= Devlin Committee =

UK committee based on the Devlin report of 1976

The Devlin Committee was a UK committee based on the Devlin report of 1976, which looked at a number of criminal cases in order to draw conclusions on the method of visual identification of suspects. The committee was established to follow on from the investigations into the wrongful accusation of Adolf Beck by the Court of Appeal of England and Wales in 1907. The Devlin report submitted to the committee was made after a number of cases where identity parades led to the mis-identification of a suspect. These included Adolf Beck, Oscar Slater, Luke Dougherty and Laszlo Virag, cases ranging from 1908 to 1972.

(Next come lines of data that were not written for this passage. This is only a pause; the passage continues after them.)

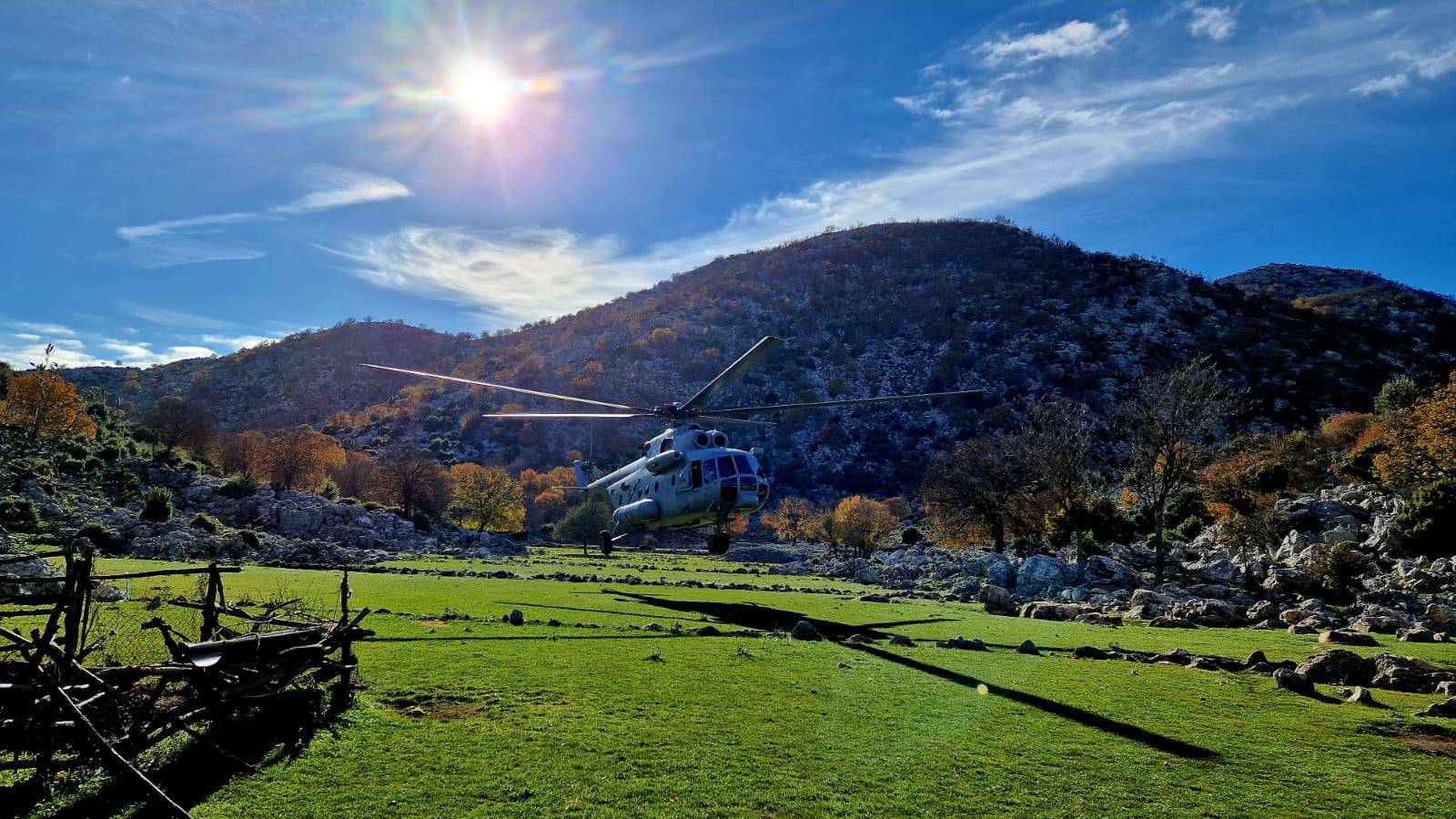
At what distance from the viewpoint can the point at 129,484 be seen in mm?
45281

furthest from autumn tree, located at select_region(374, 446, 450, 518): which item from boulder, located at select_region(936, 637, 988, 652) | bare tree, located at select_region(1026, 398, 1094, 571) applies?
boulder, located at select_region(936, 637, 988, 652)

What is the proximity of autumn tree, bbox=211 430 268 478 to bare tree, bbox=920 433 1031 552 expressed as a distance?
6300 centimetres

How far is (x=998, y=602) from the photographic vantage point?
2794cm

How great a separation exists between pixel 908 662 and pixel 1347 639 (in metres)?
12.3

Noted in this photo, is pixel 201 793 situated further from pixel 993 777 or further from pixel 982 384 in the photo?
pixel 982 384

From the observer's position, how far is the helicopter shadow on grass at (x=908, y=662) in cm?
1021

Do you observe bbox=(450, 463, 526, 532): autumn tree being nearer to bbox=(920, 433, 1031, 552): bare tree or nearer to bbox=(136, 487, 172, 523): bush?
bbox=(136, 487, 172, 523): bush

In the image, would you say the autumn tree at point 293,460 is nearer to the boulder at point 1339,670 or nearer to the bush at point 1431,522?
the boulder at point 1339,670

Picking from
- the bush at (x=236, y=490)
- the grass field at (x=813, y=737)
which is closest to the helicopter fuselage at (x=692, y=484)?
the grass field at (x=813, y=737)

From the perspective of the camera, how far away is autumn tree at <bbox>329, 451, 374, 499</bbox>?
8056 centimetres

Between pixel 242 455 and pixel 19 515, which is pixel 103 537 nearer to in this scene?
pixel 19 515

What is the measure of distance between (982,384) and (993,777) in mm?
104420

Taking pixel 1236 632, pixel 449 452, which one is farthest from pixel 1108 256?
pixel 1236 632

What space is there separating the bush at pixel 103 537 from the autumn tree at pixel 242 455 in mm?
35279
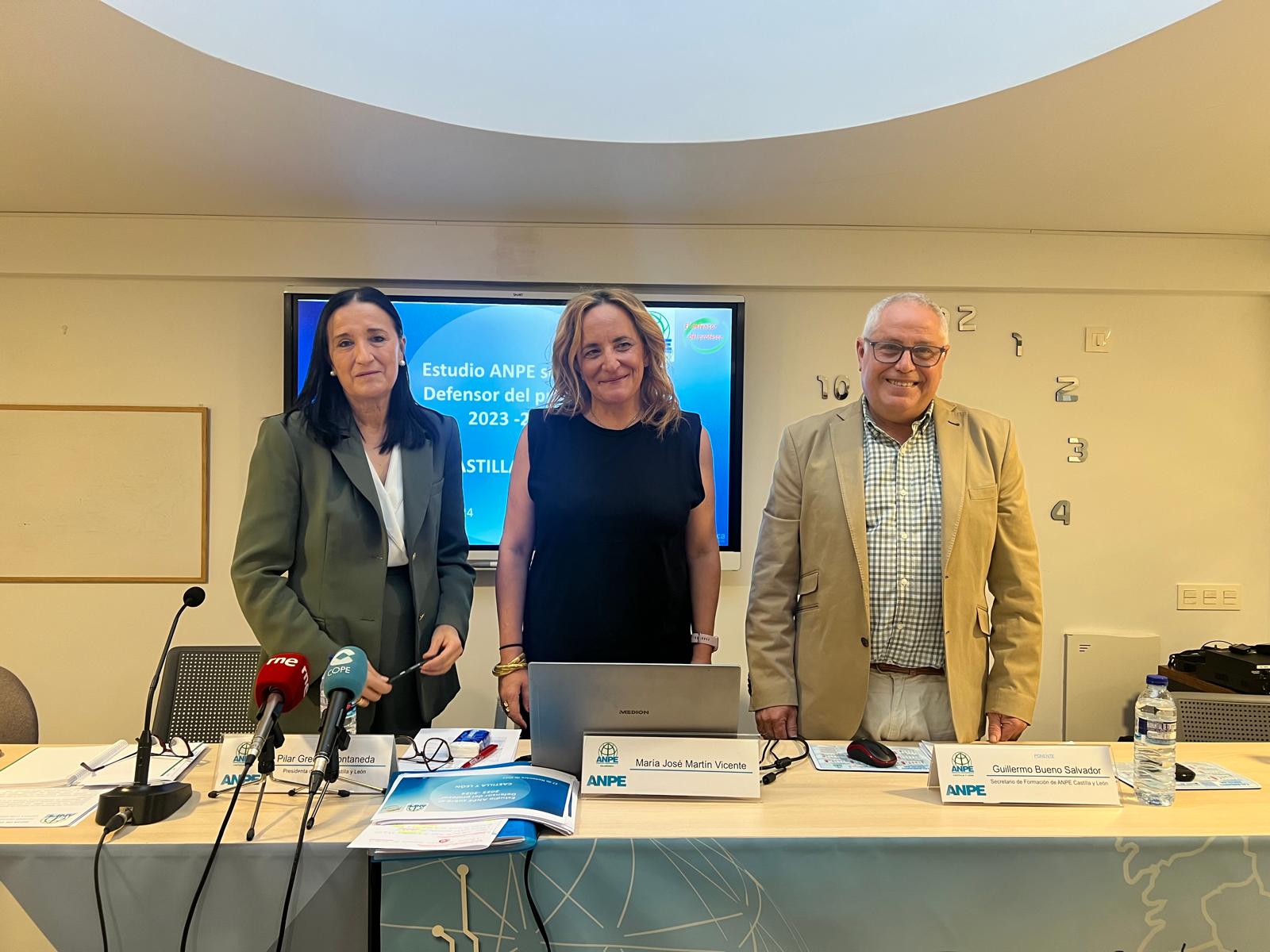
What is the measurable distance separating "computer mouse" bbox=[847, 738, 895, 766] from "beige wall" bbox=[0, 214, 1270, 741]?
6.24 ft

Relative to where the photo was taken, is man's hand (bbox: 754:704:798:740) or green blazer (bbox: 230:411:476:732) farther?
man's hand (bbox: 754:704:798:740)

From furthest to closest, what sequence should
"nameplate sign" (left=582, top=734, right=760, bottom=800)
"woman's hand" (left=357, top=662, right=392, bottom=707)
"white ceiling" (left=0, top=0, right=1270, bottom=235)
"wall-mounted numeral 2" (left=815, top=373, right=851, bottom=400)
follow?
"wall-mounted numeral 2" (left=815, top=373, right=851, bottom=400) < "white ceiling" (left=0, top=0, right=1270, bottom=235) < "woman's hand" (left=357, top=662, right=392, bottom=707) < "nameplate sign" (left=582, top=734, right=760, bottom=800)

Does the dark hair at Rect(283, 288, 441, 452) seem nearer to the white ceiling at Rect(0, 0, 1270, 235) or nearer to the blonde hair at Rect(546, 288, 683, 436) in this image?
the blonde hair at Rect(546, 288, 683, 436)

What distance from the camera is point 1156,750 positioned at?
4.18ft

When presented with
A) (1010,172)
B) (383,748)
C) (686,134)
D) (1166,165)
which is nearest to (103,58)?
(686,134)

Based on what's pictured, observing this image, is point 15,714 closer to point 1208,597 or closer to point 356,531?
point 356,531

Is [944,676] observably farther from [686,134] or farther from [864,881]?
[686,134]

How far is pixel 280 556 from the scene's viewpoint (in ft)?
5.28

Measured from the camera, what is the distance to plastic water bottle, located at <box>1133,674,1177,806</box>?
1258 millimetres

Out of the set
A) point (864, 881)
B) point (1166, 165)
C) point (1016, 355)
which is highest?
point (1166, 165)

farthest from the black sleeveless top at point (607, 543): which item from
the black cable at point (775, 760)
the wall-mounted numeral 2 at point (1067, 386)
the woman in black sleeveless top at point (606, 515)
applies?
the wall-mounted numeral 2 at point (1067, 386)

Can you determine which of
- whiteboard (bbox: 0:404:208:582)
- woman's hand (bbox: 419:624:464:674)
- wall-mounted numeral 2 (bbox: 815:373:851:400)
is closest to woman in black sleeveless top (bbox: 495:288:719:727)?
woman's hand (bbox: 419:624:464:674)

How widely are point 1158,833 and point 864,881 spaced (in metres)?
0.47

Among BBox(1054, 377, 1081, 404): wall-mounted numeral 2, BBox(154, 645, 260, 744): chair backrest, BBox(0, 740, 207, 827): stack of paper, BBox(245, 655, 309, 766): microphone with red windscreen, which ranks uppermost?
BBox(1054, 377, 1081, 404): wall-mounted numeral 2
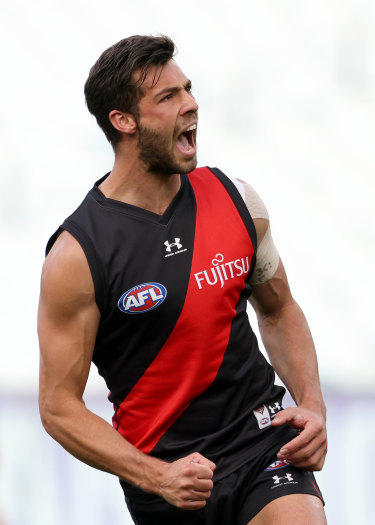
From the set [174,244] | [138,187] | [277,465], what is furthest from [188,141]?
[277,465]

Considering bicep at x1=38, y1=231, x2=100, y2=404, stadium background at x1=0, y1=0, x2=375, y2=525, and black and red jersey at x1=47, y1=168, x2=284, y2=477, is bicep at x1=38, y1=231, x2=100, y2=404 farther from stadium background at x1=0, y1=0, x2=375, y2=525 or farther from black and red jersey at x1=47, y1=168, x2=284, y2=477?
stadium background at x1=0, y1=0, x2=375, y2=525

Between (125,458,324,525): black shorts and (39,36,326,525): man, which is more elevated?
(39,36,326,525): man

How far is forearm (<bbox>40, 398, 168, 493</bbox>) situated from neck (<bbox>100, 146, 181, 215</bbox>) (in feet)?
2.33

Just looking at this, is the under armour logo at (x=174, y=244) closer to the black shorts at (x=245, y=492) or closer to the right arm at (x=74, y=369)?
the right arm at (x=74, y=369)

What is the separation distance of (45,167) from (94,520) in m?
2.19

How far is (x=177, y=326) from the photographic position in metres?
3.84

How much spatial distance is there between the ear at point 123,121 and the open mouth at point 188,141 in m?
0.17

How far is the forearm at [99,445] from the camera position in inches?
145

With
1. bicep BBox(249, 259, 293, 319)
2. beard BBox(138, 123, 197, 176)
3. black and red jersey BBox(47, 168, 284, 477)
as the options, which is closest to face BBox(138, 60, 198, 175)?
beard BBox(138, 123, 197, 176)

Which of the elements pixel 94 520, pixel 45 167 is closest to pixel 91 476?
pixel 94 520

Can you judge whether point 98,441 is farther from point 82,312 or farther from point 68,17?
point 68,17

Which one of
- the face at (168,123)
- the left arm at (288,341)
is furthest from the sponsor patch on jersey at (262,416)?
the face at (168,123)

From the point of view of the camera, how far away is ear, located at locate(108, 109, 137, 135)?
4027 millimetres

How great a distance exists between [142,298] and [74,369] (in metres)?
0.32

Although the report uncovered a number of cases where innocent individuals were wrongly convicted, particularly in the case of Laszlo Virag in 1969, who was identified by 8 witnesses despite a plausible alibi, and Luke Dougherty who was picked by 2 witnesses but later cleared under similar circumstances. While the Devlin committee did rule that many witnesses overstated their ability to single out the right person, Professor Glanville Williams commented on the report that:

Neither the Beck case at the turn of the century nor the many miscarriages of justice since then have sufficiently impressed those concerned with criminal justice of the dangers of identification evidence. To mention some of the instances in late years: three occurred alone in the space of a few months in 1967–68. A memorandum of the National Council of Civil Liberties published in 1968 gave details of 15 cases from 1966 onwards; in most of these a person was convicted on identification evidence and the mistake was either established or very likely; in a few of them the defendant had not gone beyond being committed for trial when by a happy accident the mistake was discovered.

The Devlin committee and its actions were highlighted in the media more recently, in 2005, following the shooting of Jean Charles de Menezes and the rapid growth of an eye-witness reports that were later found to be exaggerated or false.

A previous Devlin Committee was appointed by the Ministry of Labour in October 1964 to look into disputes, decasualisation and dissension in the port transport industry. It reported in July 1965. Both committees were chaired by the Law Lord Patrick Devlin, Baron Devlin, hence the name.